Nous avons inclus dans la revue 32 études (16 ECR et 16 essais non randomisés) impliquant un total de 52 944 participants. Vingt-deux études (14 ECR (16 estimations) et huit essais non randomisés (11 estimations)) ont rapporté notre critère de jugement principal, la prévalence de l'infection par au moins une espèce d’HTS. Vingt et une études ont rapporté la prévalence de A lombricoides (12 ECR et 9 essai non randomisé) ; 17 la prévalence de T trichiura (9 ECR et 8 essai non randomisé) ; 18 la prévalence de l'ankylostome (10 ECR et 8 essai non randomisé) ; et une la prévalence de S stercoralis (1 essai non randomisé). Seize études ont mesuré l'intensité de l'infection pour un type d’HTS individuel. Dix ECR et cinq essais non randomisés ont rapporté l'intensité de l'infection par A lombricoides; ; huit ECR et cinq essais non randomisés ont mesuré l'intensité de l'infection par T trichiura; et huit ECR et cinq essais non randomisés ont mesuré l'intensité de l'infection par l'ankylostome. Aucune étude n'a rapporté l'intensité de l'infection de S stercoralis.

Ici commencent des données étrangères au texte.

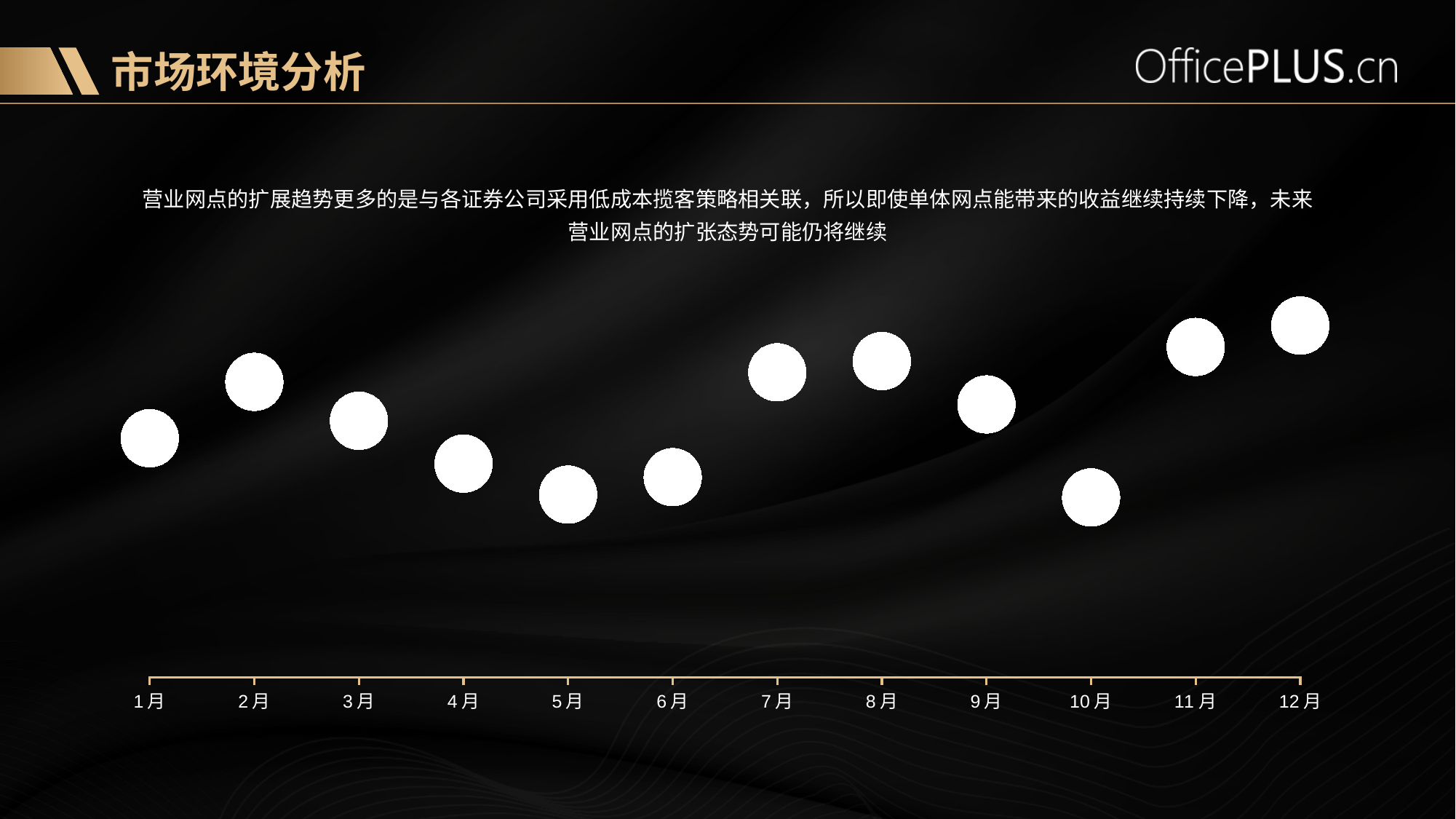
Do the values rise or fall from 10月 to 12月? rise Which is higher on the chart, the value for 3月 or the value for 5月? 3月 What is the title of the slide containing the chart? 市场环境分析 How many data points are plotted on the chart? 12 Which month has the highest value on the chart? 12月 What is the first category label on the x axis of the chart? 1月 Which is higher on the chart, the value for 6月 or the value for 11月? 11月 Which is higher on the chart, the value for 1月 or the value for 2月? 2月 Do the values rise or fall from 2月 to 5月? fall What kind of chart is shown on the slide? scatter chart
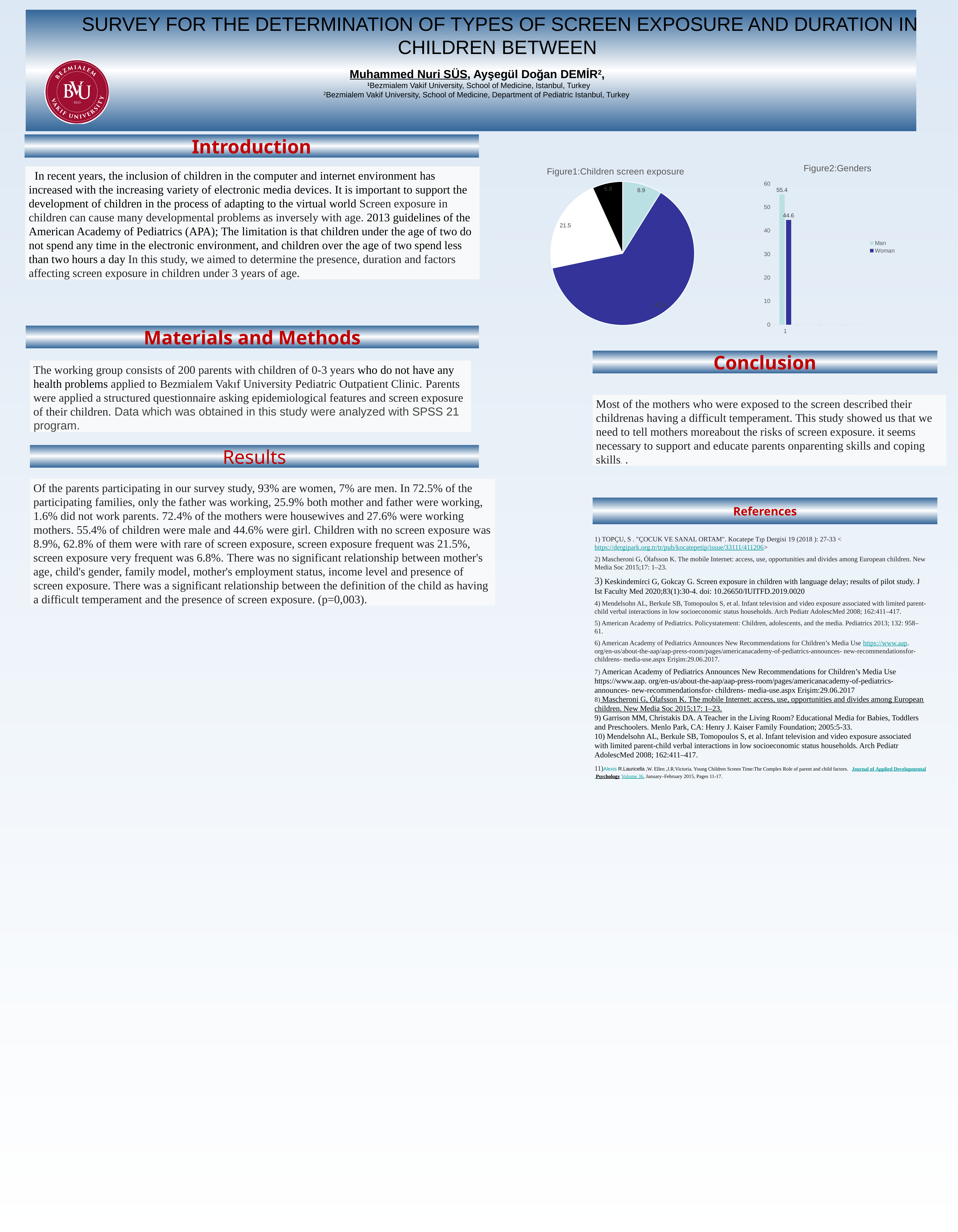
What type of chart is Figure1:Children screen exposure? pie chart In Figure1:Children screen exposure, what is the value of the smallest slice? 6.8 In Figure2:Genders, what is the difference between the Man and Woman values? 10.8 In Figure2:Genders, is the value for Woman greater or less than 50? less How many series does the legend of Figure2:Genders list? 2 In Figure2:Genders, what is the value for Man? 55.4 In Figure2:Genders, what is the highest value shown on the vertical axis? 60 How many slices does the pie in Figure1:Children screen exposure have? 4 What type of chart is Figure2:Genders? bar chart In Figure2:Genders, which series has the higher value, Man or Woman? Man In Figure1:Children screen exposure, what is the value labelled on the white slice? 21.5 In Figure2:Genders, what is the value for Woman? 44.6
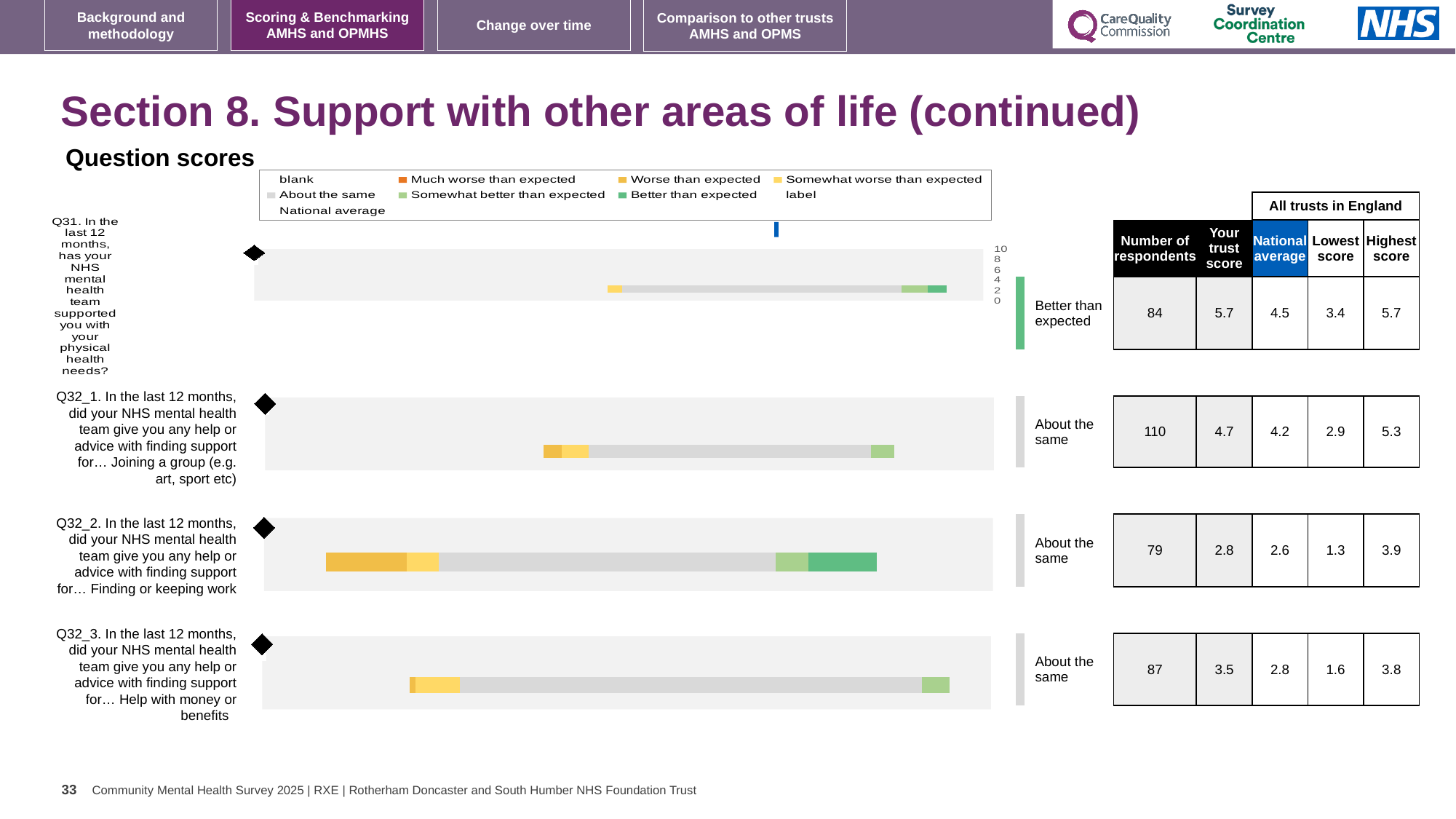
For Q31, what is the difference between the highest score and the lowest score among all trusts in England? 2.3 How many respondents are listed for Q32_1 (help with joining a group)? 110 How many questions (bars) are shown in the question scores chart? 4 What benchmark category is shown for Q31 (support with physical health needs)? Better than expected For Q32_2 (finding or keeping work), which is larger: the trust score or the national average? Your trust score What kind of chart is used to show the question scores on this slide? Bar chart Which question has the highest 'Your trust score'? Q31 What is the highest score among all trusts in England for Q32_3 (help with money or benefits)? 3.8 What is the 'Your trust score' for Q31 (support with physical health needs)? 5.7 What benchmark category is shown for Q32_3 (help with money or benefits)? About the same Which question has the lowest number of respondents? Q32_2 What is the national average for Q32_2 (finding or keeping work)? 2.6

Les estimations globales de l'effet regroupé ont montré que les interventions WASH à l'étude pourraient entraîner une légère réduction de toute infection par les HTS, avec un rapport des cotes (RC) de 0,86 parmi les ECR (intervalle de confiance (IC) à 95 % de 0,74 à 1,01 ; données probantes d’un niveau de confiance modéré) et un RC de 0,71 parmi les essais non randomisés (IC à 95 % de 0,54 à 0,94 ; données probantes d’un niveau de confiance faible). Les six méta-analyses évaluant l'infection par chaque vers, individuellement, que ce soit parmi les ECR ou les essais non randomisés, présentaient des estimations groupées dans le sens de la prévention, bien que tous les IC encapsulaient le zéro, laissant la possibilité d'effets nuls ou même nuisibles ; le niveau de confiance des données probantes variait de très faible à modéré. Les études individuelles évaluant l'intensité de l'infection ont montré des données probantes mitigées en faveur des interventions WASH. Les analyses de sous-groupes axées sur des sous-ensembles spécifiques étroits d'interventions dans le domaine de l'eau, de l'assainissement et de l'hygiène ont très peu contribué à élucider quelles interventions pourraient être meilleures que d'autres. Les données relatives à l'intensité de l'infection (par exemple, le nombre d'œufs fécaux) ont été rapportées de différentes manières dans les études, ce qui a empêché la mise en commun des résultats pour ce critère de jugement.
Nous n'avons pas trouvé d'études rapportant des événements indésirables résultant des interventions WASH à l'étude ou de l'administration massive de médicaments.